**Selected text**
══════════

The release of ChatGPT instantly created a flurry of interest in AI and its possible uses. However, ChatGPT has also added some spice to the modern cyber threat landscape as it quickly became apparent that code generation can help less-skilled threat actors effortlessly launch cyberattacks.
Last December, researchers described how ChatGPT successfully conducted a full infection flow, from creating a convincing spear-phishing email to running a reverse shell, capable of accepting commands in English. The question at hand is whether this is just a hypothetical threat or if there are already threat actors using OpenAI technologies for malicious purposes.
New analysis of several major underground hacking communities by Check Point Research shows that there are already first instances of cybercriminals using OpenAI to develop malicious tools. Some of the cases clearly showed that many cybercriminals using OpenAI have no development skills at all. Although the examples below are basic, it’s only a matter of time until more sophisticated threat actors enhance the way they use AI-based tools for bad.
Case 1 – Creating an Infostealer
On December 29, 2022, a thread named “ChatGPT – Benefits of Malware” appeared on a popular underground hacking forum. The publisher of the thread disclosed that he was experimenting with ChatGPT to recreate malware strains and techniques described in research publications and write-ups about common malware. As an example, he shared the code of a Python-based stealer that searches for common file types, copies them to a random folder inside the Temp folder, ZIPs them and uploads them to a hardcoded FTP server.

══════════

**Data provided**

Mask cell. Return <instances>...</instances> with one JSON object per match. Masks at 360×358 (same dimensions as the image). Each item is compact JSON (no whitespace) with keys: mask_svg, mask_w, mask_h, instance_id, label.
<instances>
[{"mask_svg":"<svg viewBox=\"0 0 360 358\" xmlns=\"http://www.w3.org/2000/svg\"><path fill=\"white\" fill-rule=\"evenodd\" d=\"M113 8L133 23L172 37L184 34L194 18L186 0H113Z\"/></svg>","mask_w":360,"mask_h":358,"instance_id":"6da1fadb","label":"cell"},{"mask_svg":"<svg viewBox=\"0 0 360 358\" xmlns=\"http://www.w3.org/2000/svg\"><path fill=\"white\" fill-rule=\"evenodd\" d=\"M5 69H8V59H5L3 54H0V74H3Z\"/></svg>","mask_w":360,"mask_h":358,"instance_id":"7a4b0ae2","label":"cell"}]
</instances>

══════════

**Task to complete**
Transcribe the part of the text on ChatGPT and cybercrime between "The release of" and "for malicious purposes.", inclusive. The data comes from a different source than the text.

**Result of the exercise**
The release of ChatGPT instantly created a flurry of interest in AI and its possible uses. However, ChatGPT has also added some spice to the modern cyber threat landscape as it quickly became apparent that code generation can help less-skilled threat actors effortlessly launch cyberattacks.
Last December, researchers described how ChatGPT successfully conducted a full infection flow, from creating a convincing spear-phishing email to running a reverse shell, capable of accepting commands in English. The question at hand is whether this is just a hypothetical threat or if there are already threat actors using OpenAI technologies for malicious purposes.